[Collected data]
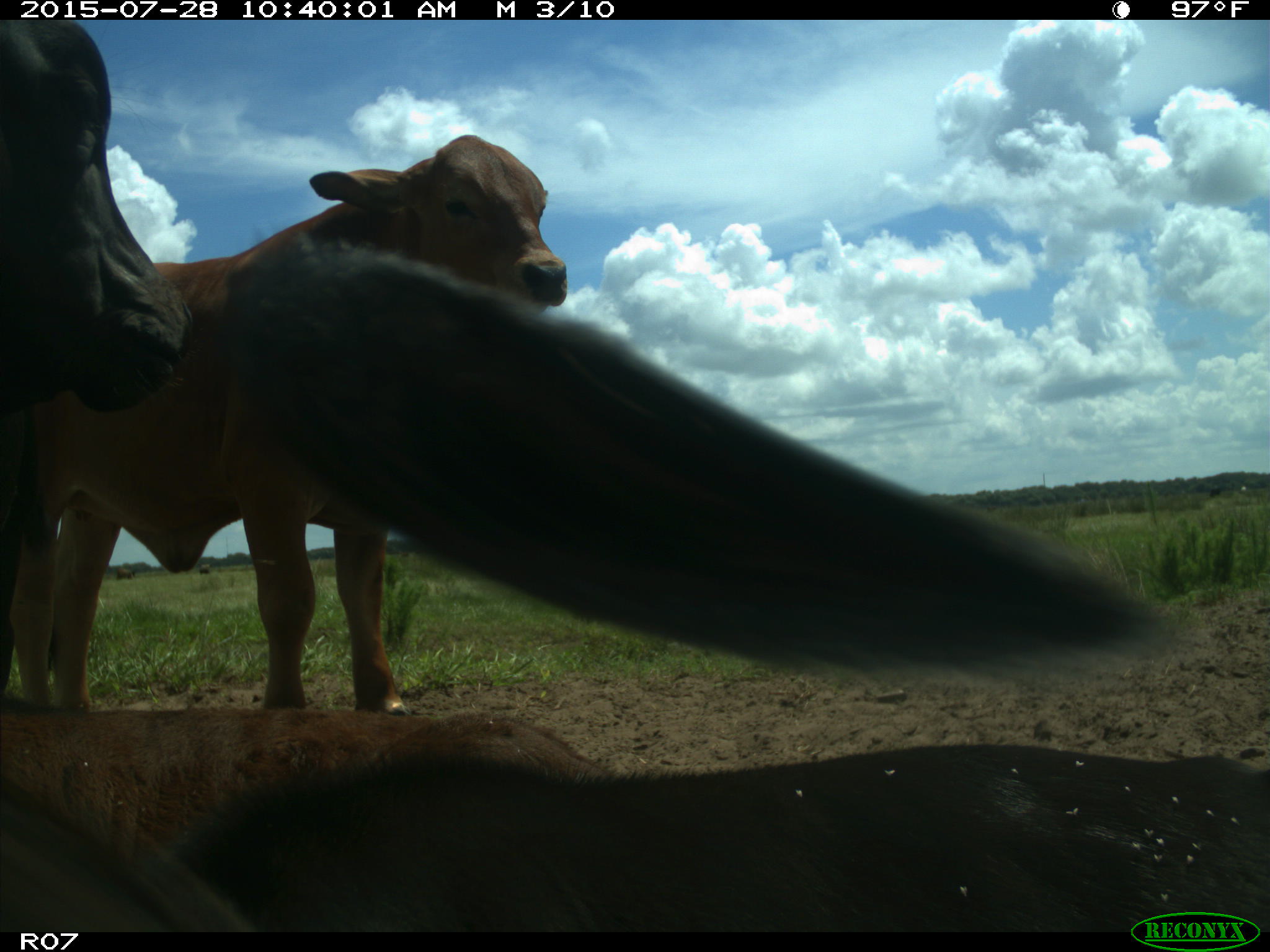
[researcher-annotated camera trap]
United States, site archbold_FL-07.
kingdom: Animalia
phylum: Chordata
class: Mammalia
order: Artiodactyla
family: Bovidae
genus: Bos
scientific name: Bos taurus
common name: domestic cow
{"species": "Bos taurus (domestic cow)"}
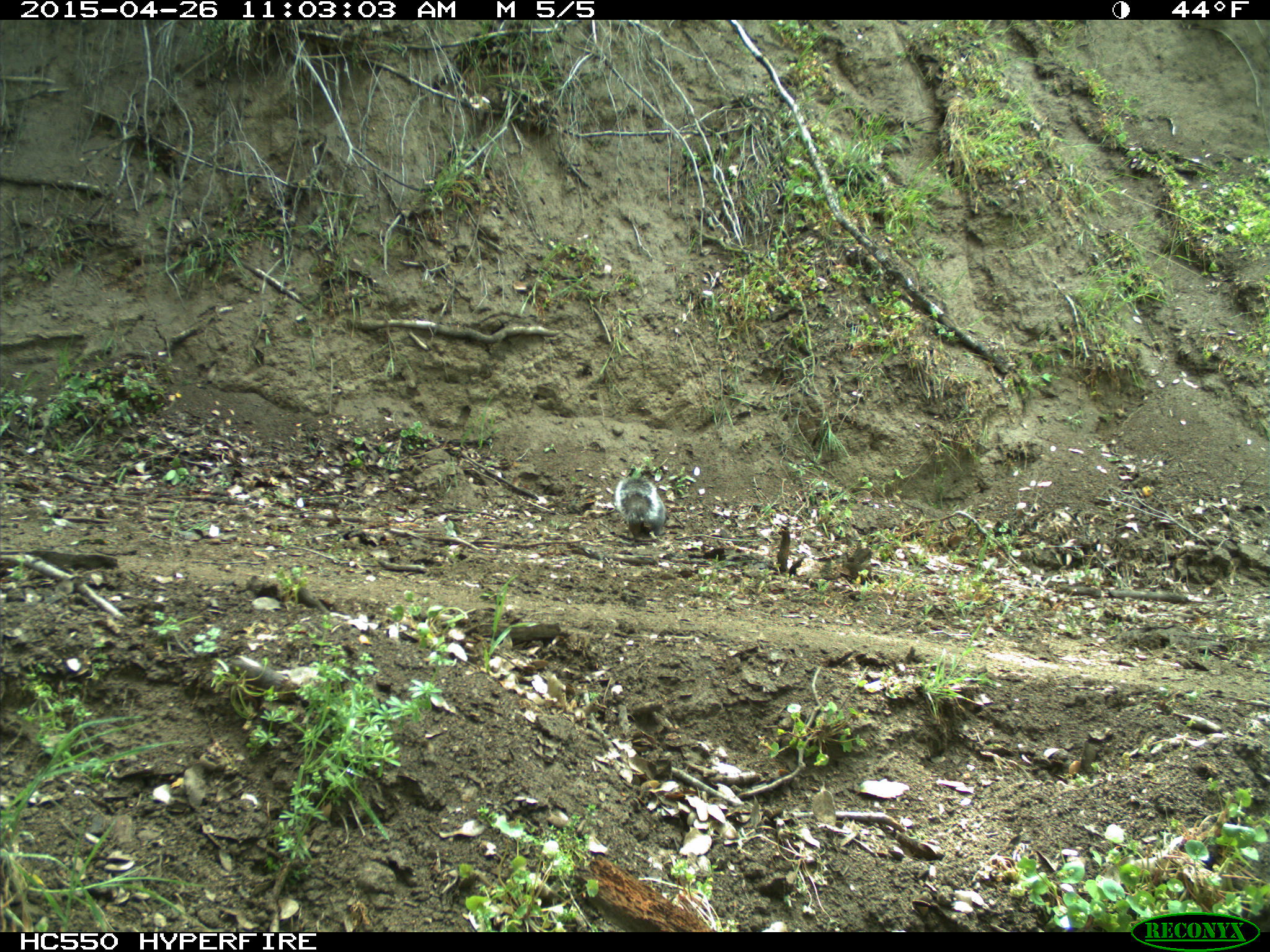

ASSIGNED TASK:
Keep every word of the records above exactly, and return them with no pictures.

ANSWER FOR THE TASK:
[researcher-annotated camera trap]
United States, site archbold_FL-07.
kingdom: Animalia
phylum: Chordata
class: Mammalia
order: Artiodactyla
family: Bovidae
genus: Bos
scientific name: Bos taurus
common name: domestic cow
{"species": "Bos taurus (domestic cow)"}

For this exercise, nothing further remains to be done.